_AIM OF THE EXERCISE:_
Retype the lines of the material below, exactly and only, from the one containing "class: Mammalia" through the last line, with pictures left out.

*** TASK INPUT ***

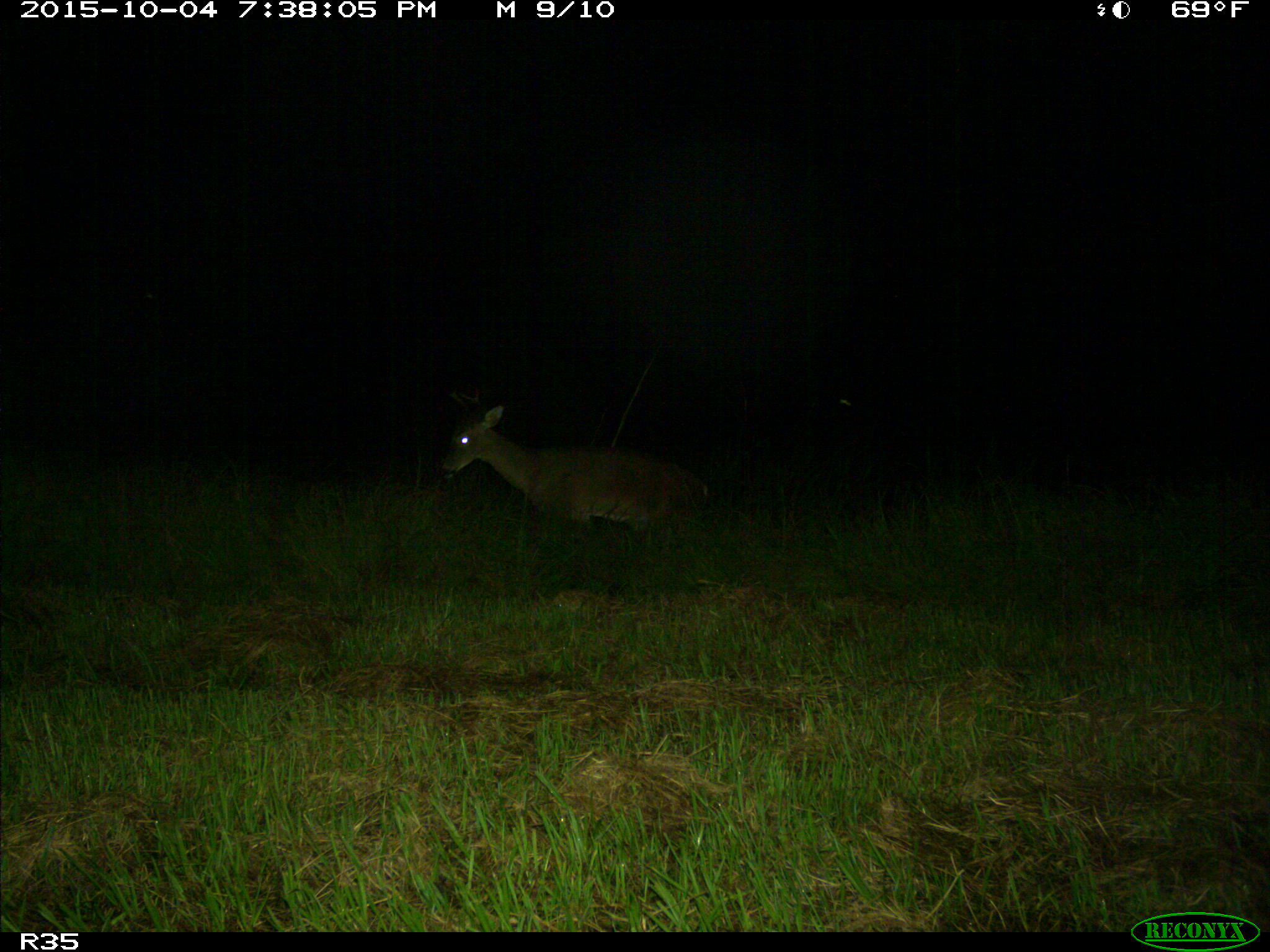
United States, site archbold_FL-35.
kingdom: Animalia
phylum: Chordata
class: Mammalia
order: Artiodactyla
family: Cervidae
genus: Odocoileus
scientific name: Odocoileus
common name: deer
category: unidentified deer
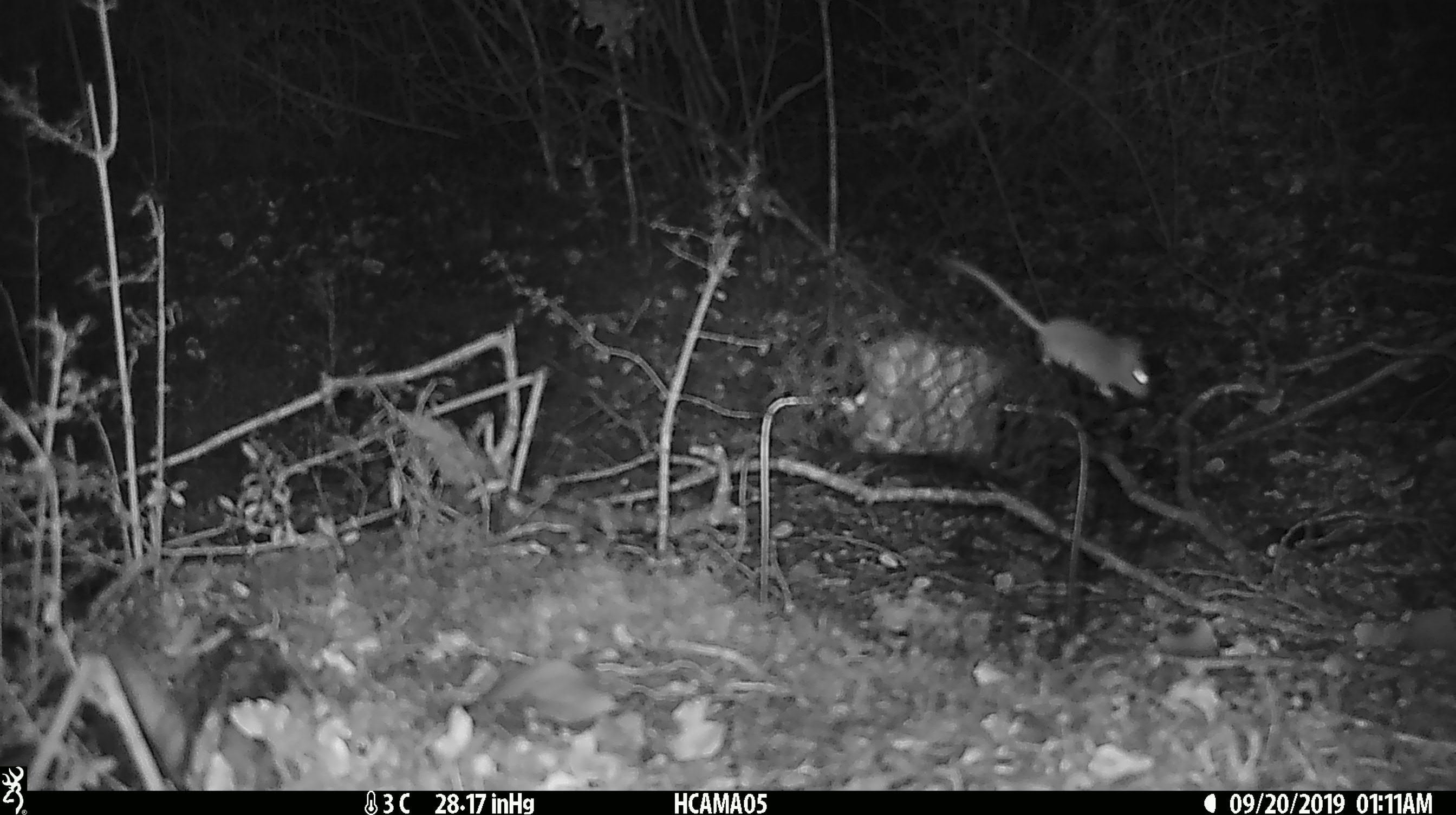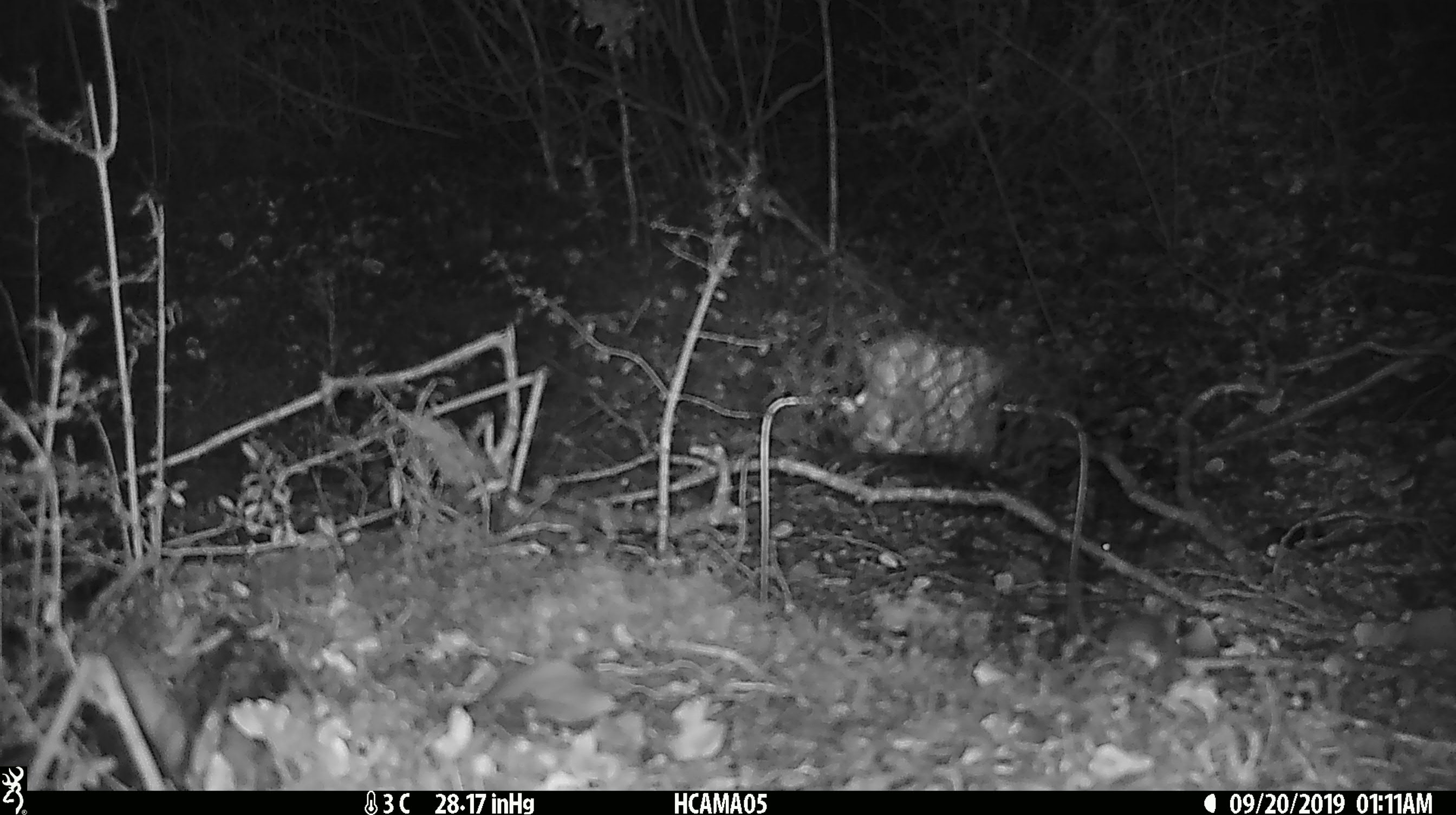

***

_WRITTEN RESPONSE:_
class: Mammalia
order: Artiodactyla
family: Cervidae
genus: Odocoileus
scientific name: Odocoileus
common name: deer
category: unidentified deer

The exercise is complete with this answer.